The striking differences between the reality of New York and its pop image are best explained, I think, by the fact that New York really is the main hub of the media/disinformation industry. On TV and in print, it's thus overwhelmingly spun as this dazzling glamorous cosmopolitan place, when it's really just a giant fucking tragedy, especially environmentally. It was glorious there once; now it's one of the most devastated environments on earth. For every trust-fund socialite art-collector from the Riviera, there are hundreds of broken enslaved wretches toiling away in squalid basements to make that lifestyle possible. In this respect, New York hasn't really changed much in the 97 years since Upton Sinclair wrote THE METROPOLIS, his great expose of the New York scene. Sinclair had a superb nose for classist hypocrisy. Too bad he's an extinct species of American.
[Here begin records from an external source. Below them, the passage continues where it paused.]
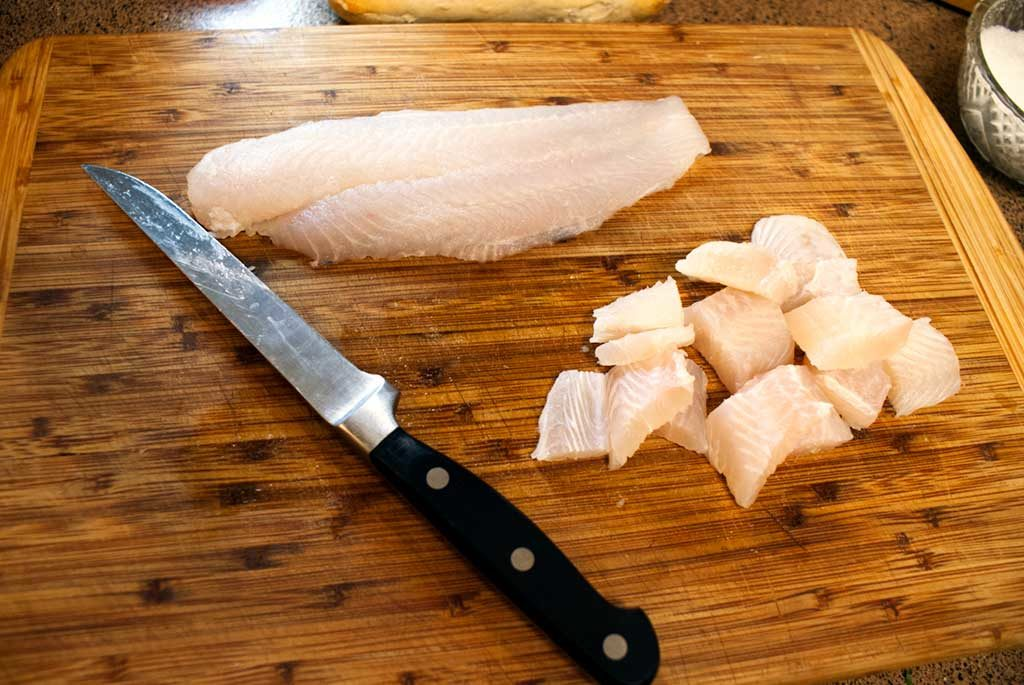 Cut whitefish (In this case, it's swai fillets) into cubes, if desired. Or you could just poach the fillets whole.
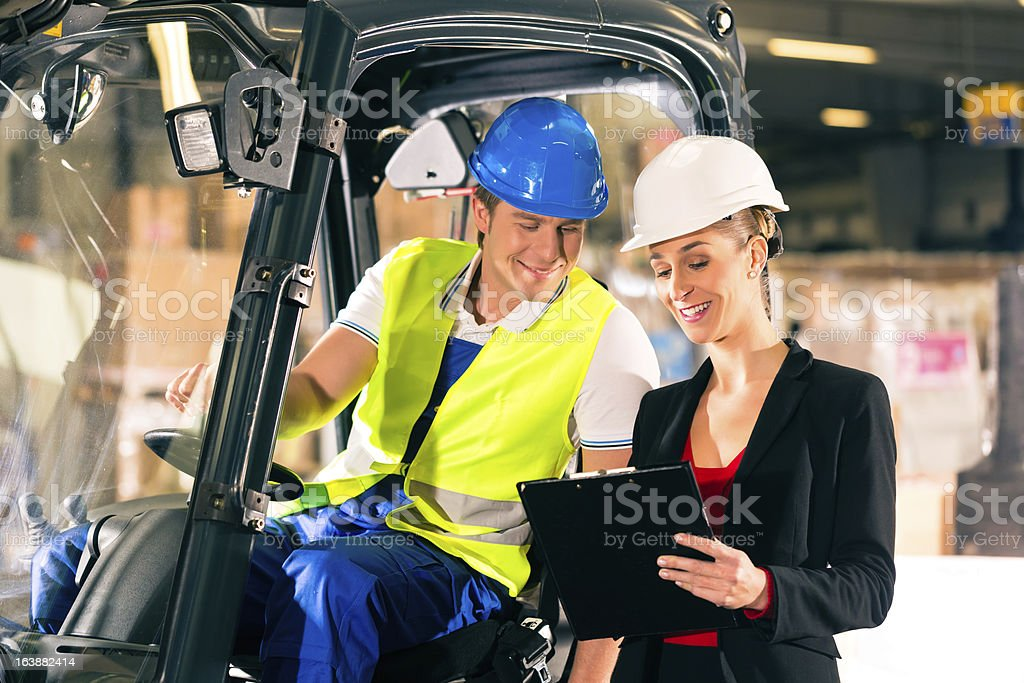 A forklift driver talking to a manager in the warehouse stock photo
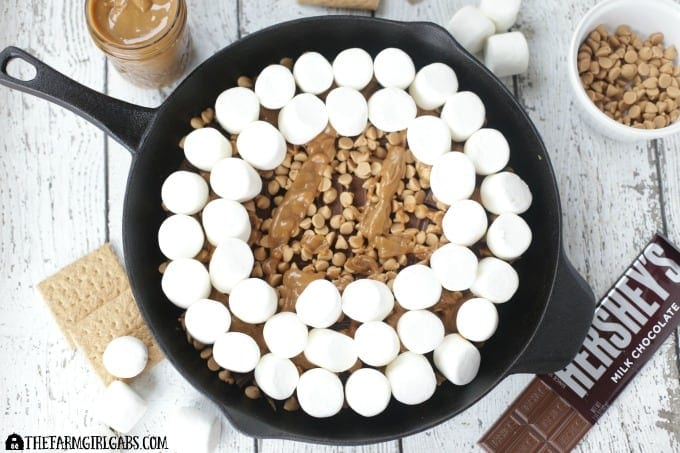 Chocolate Peanut Butter Skillet S'mores are an updated twist of the campfire classic. This recipe has the perfect amount of chocolate and peanut butter.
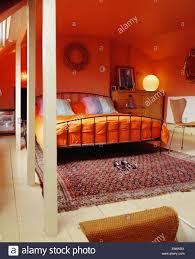 striped cushions and orange duvet on metal bed in modern red loft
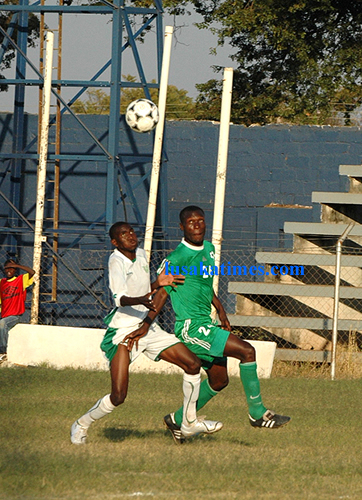 Green Buffaloes Sekelani Mwanza races for the ball against Choma Eagles' Moses Sakala during the FAZ-KCM week 15 match played at Woodlands Stadium.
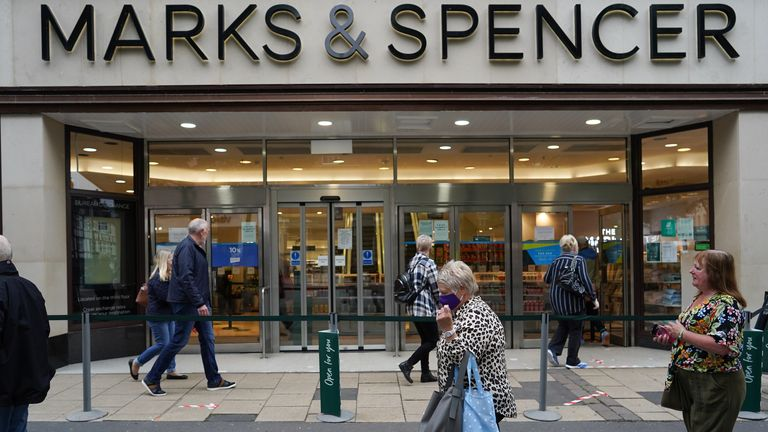 YORK, UNITED KINGDOM - JUNE 15: Customers queue to enter Marks and Spencer in York as non-essential stores prepare to reopen on June 15, 2020 in York, United Kingdom.
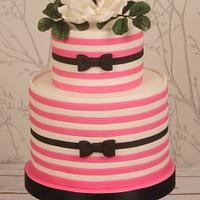 Pink and white striped cake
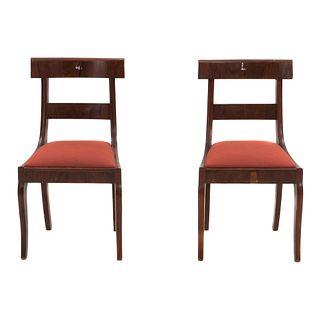 Par de sillas. México, SXX. Elaboradas en madera. Con respaldos escalonados y asientos en tapicería textil. De la firma López Morton.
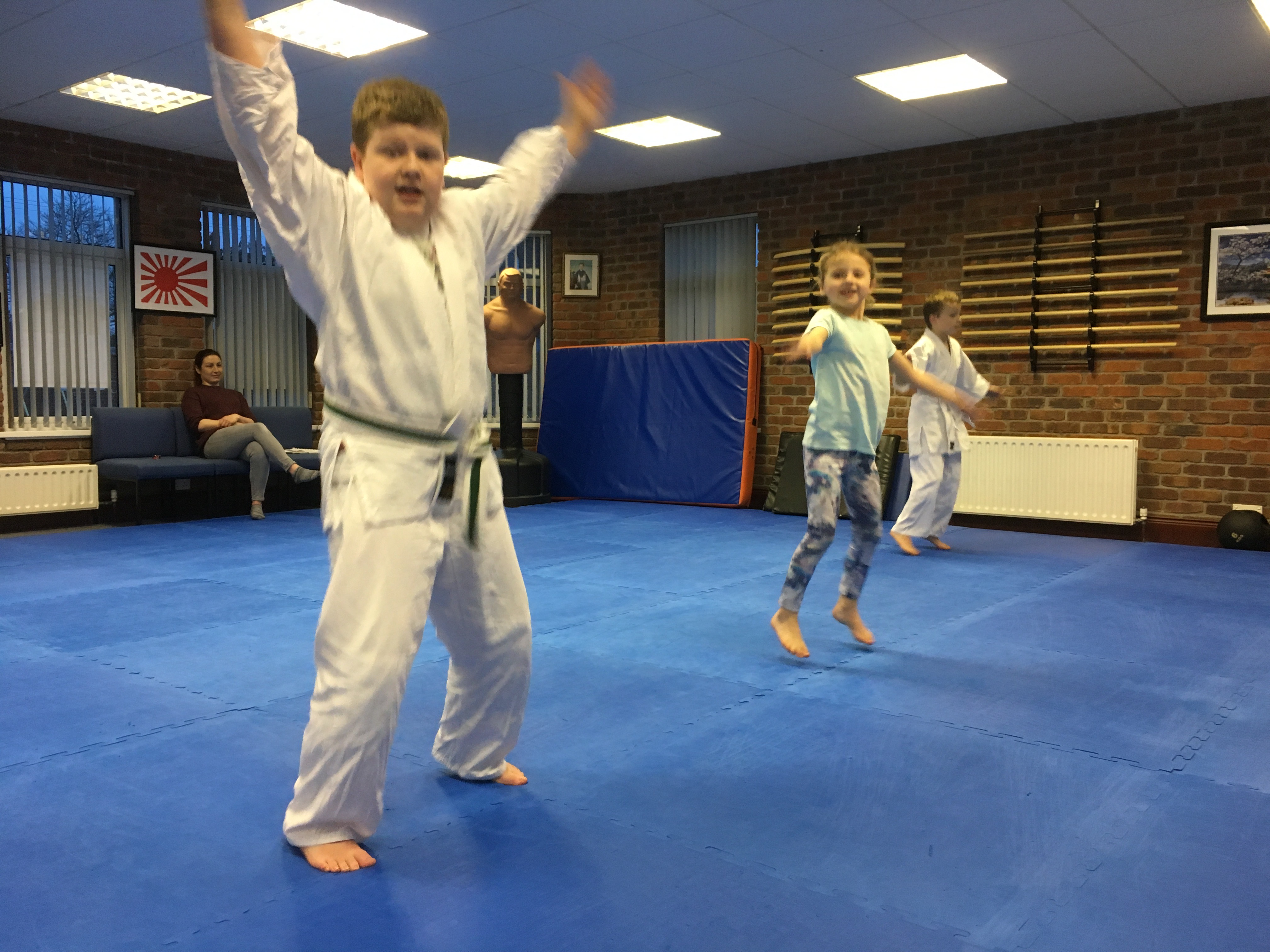 image of children warming up jumping at start of the lessonMartin Acton sensei in his dojo. Martin Acton's Aikido Institute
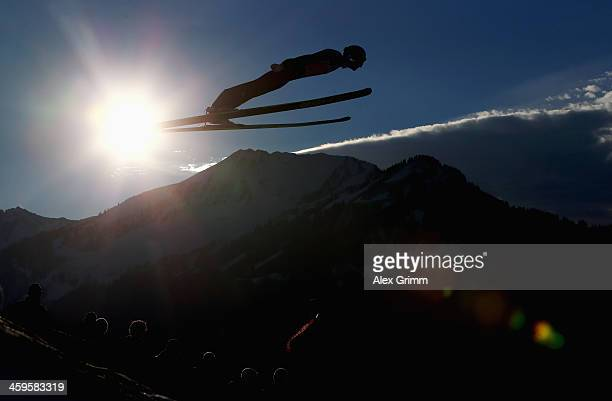 Gregor Schlierenzauer of Austria soars through the air during the training round on day 1 of the Four Hills Tournament Ski Jumping event at...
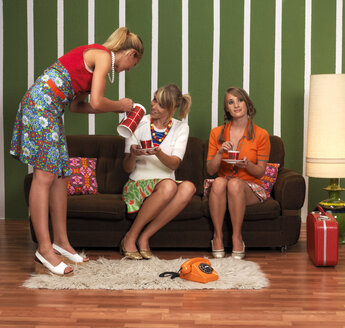Young women having coffee in living room - JL00188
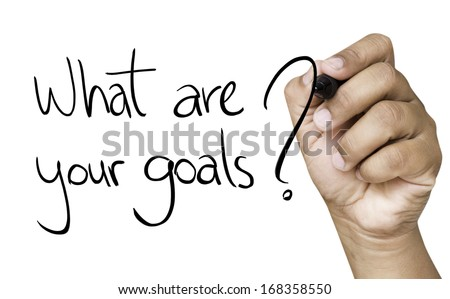 What are your goals hand writing with black marker on transparent wipe board - stock photo
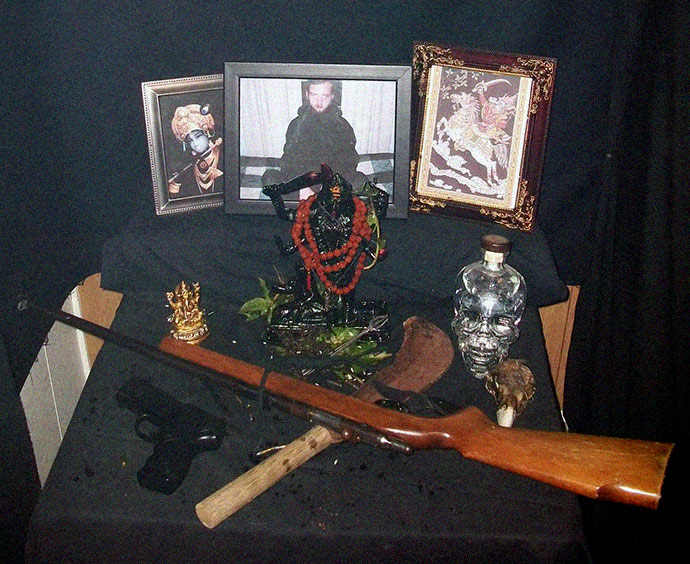 Shrine with automatic weapons of alter of Hindu apocalyptic sect in South Carolina property shared by North Korea U.S. disciples
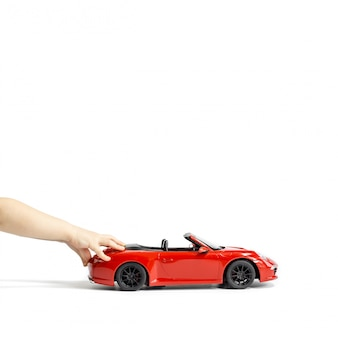 Babyhanden die rode stuk speelgoed auto houden die op witte achtergrond wordt geïsoleerd. ruimte kopiëren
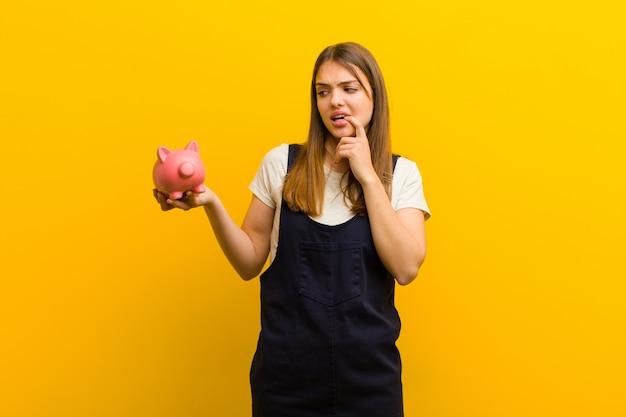 Jonge mooie vrouw met een spaarvarken tegen oranje achtergrond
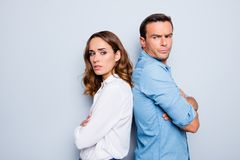 Adult mature sad, upset couple in shirts, casual outfit having f royalty free stock image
What's truly changed about New York is its IMAGE, and this is all smoke and mirrors, manufactured from whole cloth.

New York has always been a hellhole and still is, but Americans in general are so disinformed and delusional you almost have to live there to know this. Paradoxically, there's at least as much free-thinking going on out in the boonies -- the only place where you can come to know the Green God, for one thing.

I'm sorry to hear about Berkeley, and I totally relate to your frustration.